▶ Task description: Leave the pictures out and transcribe every record exactly.

(Short text fragments from websites)

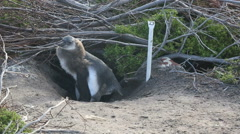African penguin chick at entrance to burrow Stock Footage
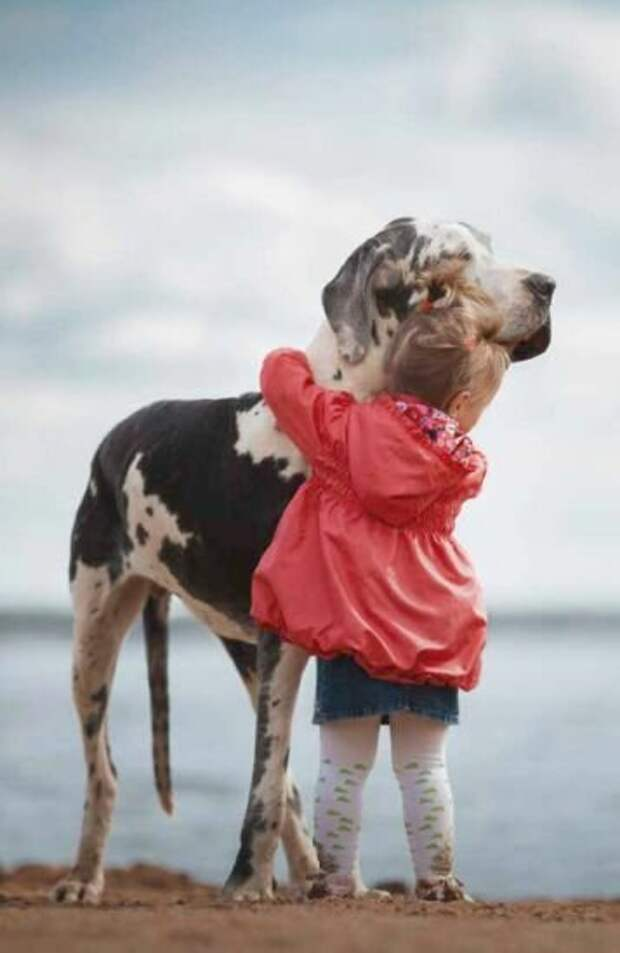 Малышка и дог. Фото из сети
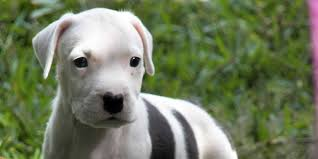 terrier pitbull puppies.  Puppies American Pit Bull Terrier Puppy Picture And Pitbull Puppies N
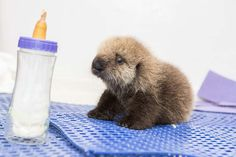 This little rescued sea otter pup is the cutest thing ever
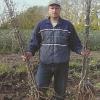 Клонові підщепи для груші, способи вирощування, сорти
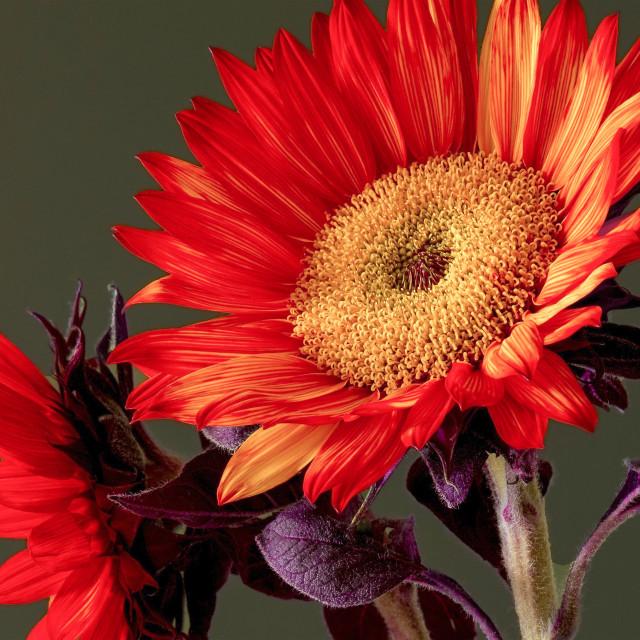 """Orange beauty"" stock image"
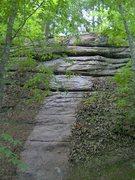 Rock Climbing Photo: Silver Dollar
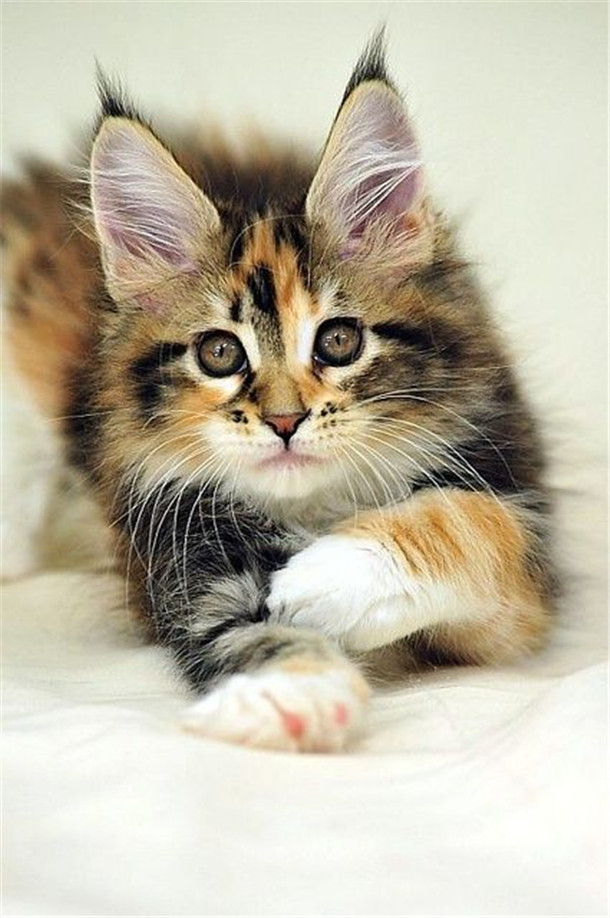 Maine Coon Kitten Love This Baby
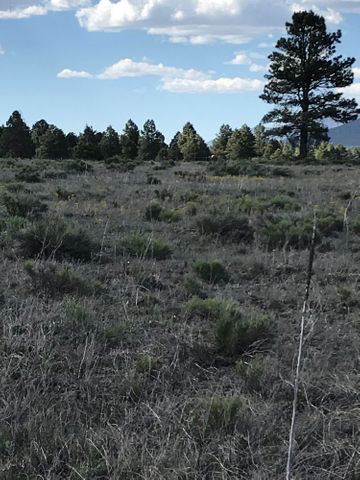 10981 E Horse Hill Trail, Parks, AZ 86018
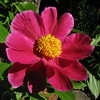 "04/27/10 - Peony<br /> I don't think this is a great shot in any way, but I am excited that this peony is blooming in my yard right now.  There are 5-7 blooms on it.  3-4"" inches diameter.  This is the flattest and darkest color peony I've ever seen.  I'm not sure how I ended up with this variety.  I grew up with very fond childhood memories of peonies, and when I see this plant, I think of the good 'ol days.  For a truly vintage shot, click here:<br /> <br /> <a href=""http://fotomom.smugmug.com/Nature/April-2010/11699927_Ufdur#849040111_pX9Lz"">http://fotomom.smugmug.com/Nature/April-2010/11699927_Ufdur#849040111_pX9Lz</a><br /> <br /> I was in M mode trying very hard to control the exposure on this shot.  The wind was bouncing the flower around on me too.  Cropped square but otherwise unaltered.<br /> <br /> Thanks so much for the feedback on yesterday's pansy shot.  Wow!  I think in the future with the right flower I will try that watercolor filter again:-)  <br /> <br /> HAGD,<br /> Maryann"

▶ Your solution:
African penguin chick at entrance to burrow Stock Footage
 Малышка и дог. Фото из сети
 terrier pitbull puppies.  Puppies American Pit Bull Terrier Puppy Picture And Pitbull Puppies N
 This little rescued sea otter pup is the cutest thing ever
 Клонові підщепи для груші, способи вирощування, сорти
 """Orange beauty"" stock image"
 Rock Climbing Photo: Silver Dollar
 Maine Coon Kitten Love This Baby
 10981 E Horse Hill Trail, Parks, AZ 86018
 "04/27/10 - Peony<br /> I don't think this is a great shot in any way, but I am excited that this peony is blooming in my yard right now.  There are 5-7 blooms on it.  3-4"" inches diameter.  This is the flattest and darkest color peony I've ever seen.  I'm not sure how I ended up with this variety.  I grew up with very fond childhood memories of peonies, and when I see this plant, I think of the good 'ol days.  For a truly vintage shot, click here:<br /> <br /> <a href=""http://fotomom.smugmug.com/Nature/April-2010/11699927_Ufdur#849040111_pX9Lz"">http://fotomom.smugmug.com/Nature/April-2010/11699927_Ufdur#849040111_pX9Lz</a><br /> <br /> I was in M mode trying very hard to control the exposure on this shot.  The wind was bouncing the flower around on me too.  Cropped square but otherwise unaltered.<br /> <br /> Thanks so much for the feedback on yesterday's pansy shot.  Wow!  I think in the future with the right flower I will try that watercolor filter again:-)  <br /> <br /> HAGD,<br /> Maryann"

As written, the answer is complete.